Den Hauptabschnitt ihrer Arbeit stellt sie unter die Überschrift: "Aufbruch zur Emanzipation von der SED." (194) Sie zeigt, wie Funktionäre und Parteimitglieder damit umgingen, dass die Staatspartei in dieser existentiellen Krise schrittweise ihre Führung aufgab und die Bündnisorganisationen sich selbst überließ. Für die weitere Geschichtsschreibung besonders nützlich sind die Befunde, die sie im letzten Abschnitt "Vorbereitungen auf die deutsche Vereinigung" (396) aus den Akten destilliert hat. Belegt wird, wie schwer sich die Mitglieder und Führungen vielerorts mit dem Angebot taten, die Integration in eine der Bonner Regierungsparteien mit zu vollziehen und sich deren Leitung anzuvertrauen. Die Öffnung der Mauer, so zeigt die Autorin, löste bei den Mitgliedern keine ungeteilte Freude aus. Viele in den Grenzkreisen befürchteten, der West-Ost-Besucherverkehr könnte zu Aufkäufen in großem Stil und zur weiteren Verschlechterung der Versorgungslage führen. Andere glaubten noch lange an die Reformierbarkeit des Sozialismus und gaben ihm den Vorzug.

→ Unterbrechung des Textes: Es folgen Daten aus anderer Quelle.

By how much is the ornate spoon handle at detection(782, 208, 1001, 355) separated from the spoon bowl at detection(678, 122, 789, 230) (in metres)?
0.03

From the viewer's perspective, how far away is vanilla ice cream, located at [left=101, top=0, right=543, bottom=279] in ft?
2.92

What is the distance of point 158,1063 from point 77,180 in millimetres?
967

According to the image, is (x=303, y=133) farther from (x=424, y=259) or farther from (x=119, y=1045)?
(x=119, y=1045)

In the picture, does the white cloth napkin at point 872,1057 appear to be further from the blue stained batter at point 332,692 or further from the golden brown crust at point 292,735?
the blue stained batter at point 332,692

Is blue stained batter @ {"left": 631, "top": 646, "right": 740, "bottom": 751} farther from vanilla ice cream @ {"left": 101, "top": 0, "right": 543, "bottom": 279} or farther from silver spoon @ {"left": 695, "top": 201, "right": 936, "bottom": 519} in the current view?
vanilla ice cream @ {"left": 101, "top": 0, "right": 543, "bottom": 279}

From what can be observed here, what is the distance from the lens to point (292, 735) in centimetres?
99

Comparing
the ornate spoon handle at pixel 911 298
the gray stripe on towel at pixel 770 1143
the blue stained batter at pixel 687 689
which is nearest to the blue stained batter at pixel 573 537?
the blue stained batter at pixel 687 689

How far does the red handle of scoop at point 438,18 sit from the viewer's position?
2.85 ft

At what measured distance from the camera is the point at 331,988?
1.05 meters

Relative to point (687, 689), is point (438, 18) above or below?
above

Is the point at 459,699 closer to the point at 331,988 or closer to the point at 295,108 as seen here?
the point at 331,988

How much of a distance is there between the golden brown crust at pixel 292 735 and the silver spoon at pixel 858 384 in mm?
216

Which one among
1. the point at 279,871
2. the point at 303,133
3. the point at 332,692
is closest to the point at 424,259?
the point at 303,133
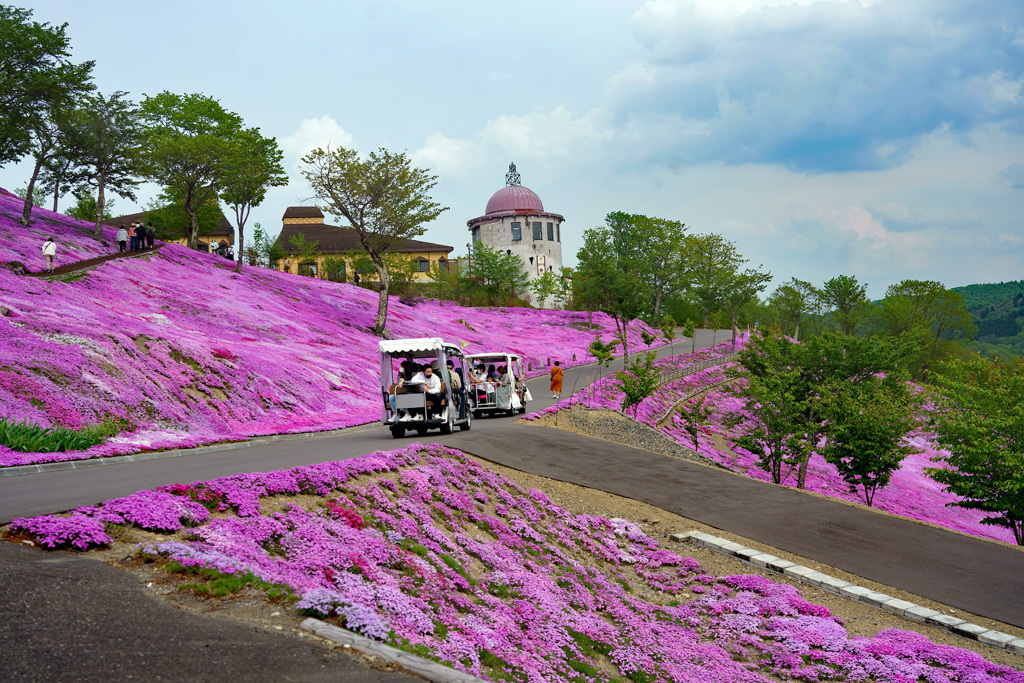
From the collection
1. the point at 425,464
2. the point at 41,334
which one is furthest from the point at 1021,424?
A: the point at 41,334

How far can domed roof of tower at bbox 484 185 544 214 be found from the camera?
95.4 meters

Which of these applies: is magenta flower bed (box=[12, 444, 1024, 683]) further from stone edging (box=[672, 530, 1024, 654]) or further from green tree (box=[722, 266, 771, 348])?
green tree (box=[722, 266, 771, 348])

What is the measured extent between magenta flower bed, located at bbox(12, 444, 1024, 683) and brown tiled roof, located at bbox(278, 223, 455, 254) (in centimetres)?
7388

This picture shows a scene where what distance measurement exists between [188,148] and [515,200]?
5119cm

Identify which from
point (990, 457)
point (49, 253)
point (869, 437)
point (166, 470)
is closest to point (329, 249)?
point (49, 253)

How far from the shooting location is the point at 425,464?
14.7 meters

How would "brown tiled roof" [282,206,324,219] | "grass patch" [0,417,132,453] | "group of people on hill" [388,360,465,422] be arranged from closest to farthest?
"grass patch" [0,417,132,453], "group of people on hill" [388,360,465,422], "brown tiled roof" [282,206,324,219]

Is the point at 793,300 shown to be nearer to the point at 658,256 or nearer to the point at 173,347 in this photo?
the point at 658,256

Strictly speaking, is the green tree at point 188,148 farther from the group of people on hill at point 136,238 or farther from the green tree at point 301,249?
the green tree at point 301,249

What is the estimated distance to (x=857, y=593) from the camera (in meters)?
13.0

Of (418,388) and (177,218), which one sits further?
(177,218)

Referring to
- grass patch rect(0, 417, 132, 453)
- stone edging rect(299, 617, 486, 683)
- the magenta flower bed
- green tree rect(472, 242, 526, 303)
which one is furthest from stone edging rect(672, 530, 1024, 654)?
green tree rect(472, 242, 526, 303)

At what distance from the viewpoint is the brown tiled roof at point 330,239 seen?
8738cm

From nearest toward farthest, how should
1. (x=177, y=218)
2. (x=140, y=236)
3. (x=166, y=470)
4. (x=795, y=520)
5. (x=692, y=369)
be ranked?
(x=166, y=470), (x=795, y=520), (x=140, y=236), (x=692, y=369), (x=177, y=218)
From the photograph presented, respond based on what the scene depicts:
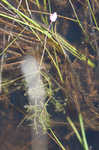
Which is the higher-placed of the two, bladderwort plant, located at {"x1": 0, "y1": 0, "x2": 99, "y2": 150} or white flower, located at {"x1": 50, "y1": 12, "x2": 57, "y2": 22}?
white flower, located at {"x1": 50, "y1": 12, "x2": 57, "y2": 22}

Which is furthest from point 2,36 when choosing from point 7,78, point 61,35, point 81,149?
point 81,149

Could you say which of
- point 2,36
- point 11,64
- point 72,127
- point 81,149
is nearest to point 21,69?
point 11,64

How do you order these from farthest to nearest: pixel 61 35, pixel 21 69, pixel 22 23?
pixel 21 69, pixel 61 35, pixel 22 23

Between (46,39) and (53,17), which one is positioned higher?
(53,17)

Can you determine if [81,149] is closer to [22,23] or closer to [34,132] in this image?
[34,132]

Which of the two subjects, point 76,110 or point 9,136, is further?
point 9,136

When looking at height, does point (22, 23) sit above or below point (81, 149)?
above

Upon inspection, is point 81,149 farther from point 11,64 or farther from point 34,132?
point 11,64

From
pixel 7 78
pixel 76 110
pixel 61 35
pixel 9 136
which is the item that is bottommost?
pixel 9 136

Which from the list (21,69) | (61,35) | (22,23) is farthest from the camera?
(21,69)

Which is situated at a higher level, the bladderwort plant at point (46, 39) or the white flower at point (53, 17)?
the white flower at point (53, 17)
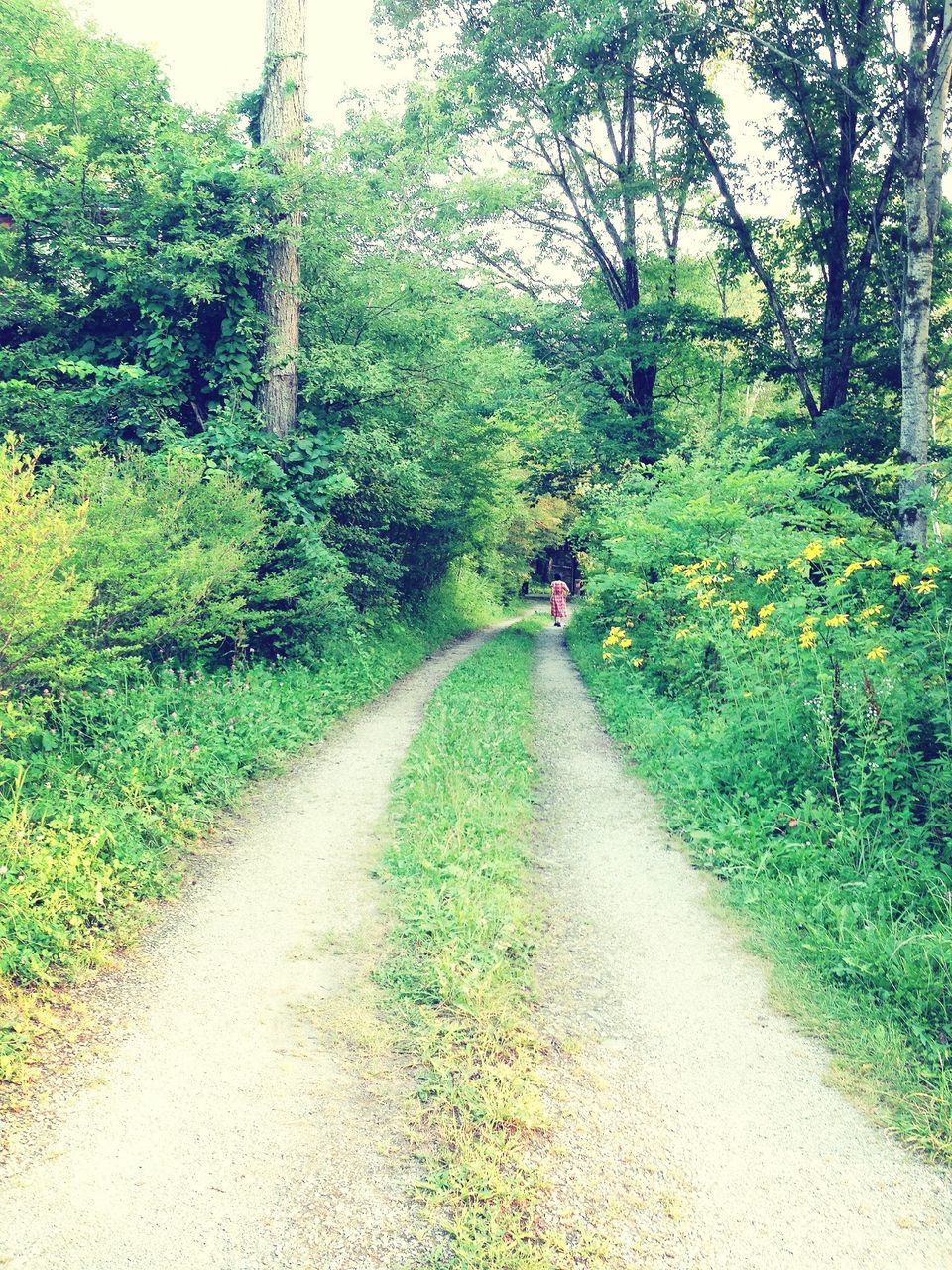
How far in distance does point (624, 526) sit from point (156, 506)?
24.3ft

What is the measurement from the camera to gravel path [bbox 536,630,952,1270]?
258cm

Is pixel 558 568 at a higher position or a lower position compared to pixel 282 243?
lower

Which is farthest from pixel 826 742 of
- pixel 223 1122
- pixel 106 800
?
pixel 106 800

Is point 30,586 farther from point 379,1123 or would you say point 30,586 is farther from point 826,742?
point 826,742

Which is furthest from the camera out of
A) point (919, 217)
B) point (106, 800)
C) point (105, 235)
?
point (105, 235)

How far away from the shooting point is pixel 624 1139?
3025mm

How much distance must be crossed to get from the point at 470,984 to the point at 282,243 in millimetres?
10613

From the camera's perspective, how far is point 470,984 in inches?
157

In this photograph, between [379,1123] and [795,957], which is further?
[795,957]

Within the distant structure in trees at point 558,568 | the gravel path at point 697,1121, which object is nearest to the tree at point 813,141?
the gravel path at point 697,1121

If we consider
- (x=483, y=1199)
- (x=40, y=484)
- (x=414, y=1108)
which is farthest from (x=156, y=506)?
(x=483, y=1199)

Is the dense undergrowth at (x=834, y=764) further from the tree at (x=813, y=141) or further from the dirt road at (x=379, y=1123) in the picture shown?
the tree at (x=813, y=141)

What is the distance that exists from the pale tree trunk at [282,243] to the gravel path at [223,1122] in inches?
315

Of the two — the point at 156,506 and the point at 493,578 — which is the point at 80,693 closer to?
the point at 156,506
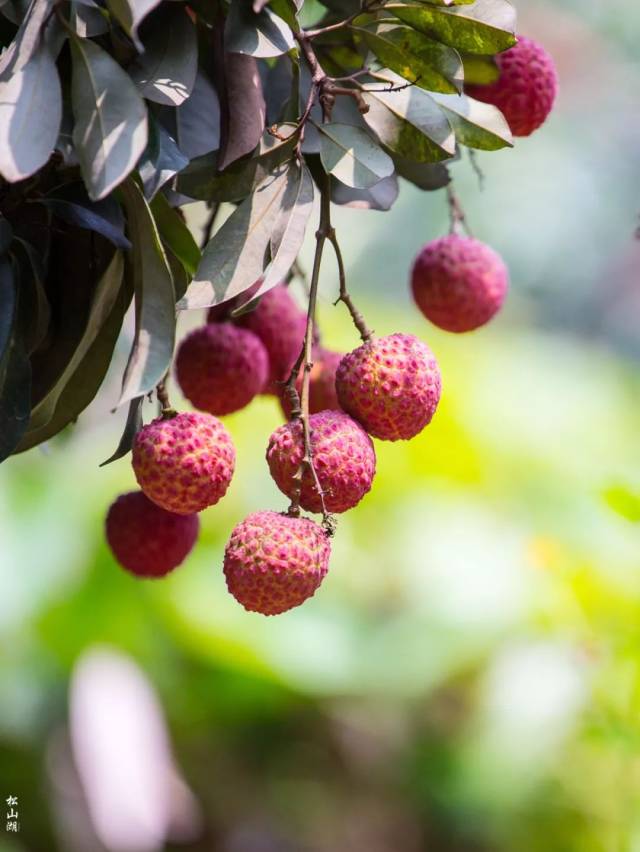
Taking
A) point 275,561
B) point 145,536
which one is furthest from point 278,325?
point 275,561

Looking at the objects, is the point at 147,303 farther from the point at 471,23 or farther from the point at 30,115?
the point at 471,23

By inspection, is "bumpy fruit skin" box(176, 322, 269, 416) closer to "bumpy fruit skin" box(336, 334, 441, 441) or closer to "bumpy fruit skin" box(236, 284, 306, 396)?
"bumpy fruit skin" box(236, 284, 306, 396)

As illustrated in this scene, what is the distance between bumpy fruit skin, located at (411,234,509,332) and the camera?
0.80 m

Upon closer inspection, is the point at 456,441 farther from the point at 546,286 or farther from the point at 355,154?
the point at 355,154

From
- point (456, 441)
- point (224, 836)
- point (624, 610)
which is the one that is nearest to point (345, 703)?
point (224, 836)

In den Text und als Anhang hat sie 27 Tabellen und Graphiken eingefügt, die, aufgeschlüsselt nach Landkreisen, unter anderem über die Entwicklung der Mitgliederzahlen und die Ergebnisse der Wahlen 1990 informieren. Besondere Beachtung werden ihre Rechercheergebnisse zur Zahl der Inoffiziellen Mitarbeiter des Staatssicherheitsdienstes (IM) und deren Verteilung auf die einzelnen Parteien finden. Weit verbreitet ist die Vermutung, die Politik der Blockparteien in den letzten Monaten der DDR sei von ihnen wesentlich beeinflusst worden - eine Annahme, die man bei Luise Güth nicht bestätigt findet. Die Hälfte der IM sei inaktiv gewesen. Selbst aus Bereichen, in denen die IM-Dichte groß war, habe der Sicherheitsdienst manchmal keine Informationen erhalten. Das relativiere die "Einschätzung des MfS als allwissendes Organ" (151).
Gewünscht hätte man sich noch ein Kapitel, in dem sie analysiert hätte, wie die SED auf die unfreiwillige Emanzipation ihrer bis dahin angepassten Verbündeten reagierte. Auch ein längerer Seitenblick darauf, wie die Bürgerbewegung parallel agierte und sich die Stimmung der Gesamtbevölkerung wandelte, wäre nützlich gewesen, um besser einschätzen zu können, was in den Blockparteien geschah.
Besondere Beachtung dürften terminologische Besonderheiten ihrer Darstellung finden. Sie kürzt die Parteibezeichnung für die Union durchgehend mit CDU(D) ab, obwohl diese Form nur in den ersten Nachkriegsmonaten verwendet wurde, um den auf Gesamtdeutschland zielenden Organisationsanspruch zu unterstreichen. So wird die Vereinigung beider Unionsverbände 1990 begrifflich zur Fusion von CDU(D) und CDU. Tatsächlich aber war die identische Parteibezeichnung und Abkürzung ein unübersehbarer Hinweis darauf, dass es sich um Schwesterparteien handelte. Als "Blockparteien" bezeichnet sie alle, die Mitglied des "Demokratischen Blocks" der DDR waren, also auch die SED. Sie räumt ein, dass diese aufgrund ihrer "exponierten Stellung" zumeist nicht als Blockpartei bezeichnet werde (9). Die Autorin bezieht sie aber zuweilen ein und spricht von den "fünf Blockparteien". (226, 280)
Güths Arbeit könnte der Beginn einer stärker auf die Regionalebene fokussierten Blockpartei-Forschung sein. Da bisher vor allem untersucht wurde, was an zentraler Stelle entschieden wurde, wäre diese Horizonterweiterung sehr zu begrüßen.